***** KUTIPAN PILIHAN *****
Thursday, April 6, 2006

Catatan perjalanan : hari kelima training

Wuhhhh, tak terasa hari ini hari terakhir training. Sebentar lagi aku pulang dan bisa menggendong buah hatiku. Sudah kangen sekali rasanya.

Yang istimewa di hari terakhir training ini adalah makan siangnya. Kami dijamu di restoran Thailand. Beberapa teman yang sudah pernah merasakan masakan Thai mengeluh karena rasanya yang asam pedas gak jelas. Aku sendiri belum pernah merasai masakan Thai. Didepan restoran terpampang logo bintang 3. Wow, standar internasional dong.

Menu pembuka sepertinya membenarkan perkataan teman tadi. Aku memesan beef salad. Daging sapi dicampur daun sawi. Cenderung asam rasanya. Apa ini alamat semua masakan nanti berasa asing dilidah? Ternyata tidak. Menu utama sangatlah menggoda nafsu makan. Steam Fish. Penyajiannya : ikan direbus di suatu wadah, wadah tersebut dibuat dari daun pisang, dibumbui dan ditambahkan santan. Jangan tanya rasanya, karena pasti susah aku ungkapkan. Passss banget. Hati terdalam ingin nambah nasi, tapi perut menyangkal karena sudah ambang batas kenyang. Penutupnya mangga afrika yang bohai. Semua senang semua puas! Hanya restoran Indonesianya Pak Umar Said yang bisa menandingi makan siang hari ini.

Kami kembali ke ruang training dengan senyum kekenyangan. Sayang, kenapa baru hari terakhir kami tahu ada restoran yang uenak itu. Jangan-jangan orang Ferma sengaja mengundang di hari terakhir saja, karena harga makanan disitu yang lebih mahal dari restonya Maria. Jangan kuatir, kang Henry yang akan berangkat ke Paris akhir bulan ini akan kukompori tuk makan disana saja. Materi training tinggal dua slide lagi. Bada menerangkan dengan cepat karena materinya masih mirip-mirip dengan hari sebelumnya. Training selesai dan semua mendapat sertifikat. Kalau semua sertifikat trainingku dikumpulkan, semuanya dari Ferma, hahaha. Tak berkembang, berputar-putar di itu-itu saja.

Training sudah selesai, teman-teman sudah pulang dan melanjutkan perburuan oleh-oleh di Montmartre. Di Jakarta ada masalah, banyak pengisian pulsa yang gagal. Semua berharap aku bisa remote dari Paris. Aku ke meja Jean Marc ditemani Ony. Pinjam laptopnya. Gak enak juga mengganggu kerja dia, bagaimanapun aku tamu disini.
***** DAFTAR DATA *****
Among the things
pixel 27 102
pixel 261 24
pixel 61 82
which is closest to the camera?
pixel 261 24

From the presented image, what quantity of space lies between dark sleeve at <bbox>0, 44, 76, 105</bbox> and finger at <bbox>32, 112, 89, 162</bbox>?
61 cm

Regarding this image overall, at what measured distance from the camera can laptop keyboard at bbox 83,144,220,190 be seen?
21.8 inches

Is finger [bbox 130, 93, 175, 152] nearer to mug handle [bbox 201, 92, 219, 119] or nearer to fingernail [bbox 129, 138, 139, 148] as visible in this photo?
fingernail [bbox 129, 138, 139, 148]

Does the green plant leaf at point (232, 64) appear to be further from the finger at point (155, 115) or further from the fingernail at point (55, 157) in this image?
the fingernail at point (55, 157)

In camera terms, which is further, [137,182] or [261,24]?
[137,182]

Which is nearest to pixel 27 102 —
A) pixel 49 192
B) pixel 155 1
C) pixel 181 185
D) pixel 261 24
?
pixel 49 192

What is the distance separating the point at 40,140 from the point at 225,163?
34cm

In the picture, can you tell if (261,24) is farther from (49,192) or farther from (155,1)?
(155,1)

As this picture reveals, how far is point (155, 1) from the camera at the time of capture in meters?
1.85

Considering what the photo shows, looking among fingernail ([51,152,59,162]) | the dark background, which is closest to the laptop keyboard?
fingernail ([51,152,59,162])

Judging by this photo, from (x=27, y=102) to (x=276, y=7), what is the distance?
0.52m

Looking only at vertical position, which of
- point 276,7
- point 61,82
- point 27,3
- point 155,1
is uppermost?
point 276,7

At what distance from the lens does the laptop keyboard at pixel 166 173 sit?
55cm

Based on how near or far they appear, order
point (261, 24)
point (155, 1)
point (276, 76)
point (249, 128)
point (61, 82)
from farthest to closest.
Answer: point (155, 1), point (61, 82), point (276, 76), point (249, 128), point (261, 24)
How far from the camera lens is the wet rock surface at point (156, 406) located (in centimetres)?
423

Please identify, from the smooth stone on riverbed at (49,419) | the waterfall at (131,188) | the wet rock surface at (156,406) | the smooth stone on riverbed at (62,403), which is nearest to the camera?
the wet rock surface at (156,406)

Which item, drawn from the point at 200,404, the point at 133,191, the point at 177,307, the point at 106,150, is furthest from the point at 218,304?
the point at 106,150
*****
## YANG HARUS DIKERJAKAN
Tolong kembalikan tanpa perubahan bagian catatan perjalanan di atas, semuanya mulai dari "Kami kembali ke" terus ke bawah sampai "di itu-itu saja.".

## HASIL
Kami kembali ke ruang training dengan senyum kekenyangan. Sayang, kenapa baru hari terakhir kami tahu ada restoran yang uenak itu. Jangan-jangan orang Ferma sengaja mengundang di hari terakhir saja, karena harga makanan disitu yang lebih mahal dari restonya Maria. Jangan kuatir, kang Henry yang akan berangkat ke Paris akhir bulan ini akan kukompori tuk makan disana saja. Materi training tinggal dua slide lagi. Bada menerangkan dengan cepat karena materinya masih mirip-mirip dengan hari sebelumnya. Training selesai dan semua mendapat sertifikat. Kalau semua sertifikat trainingku dikumpulkan, semuanya dari Ferma, hahaha. Tak berkembang, berputar-putar di itu-itu saja.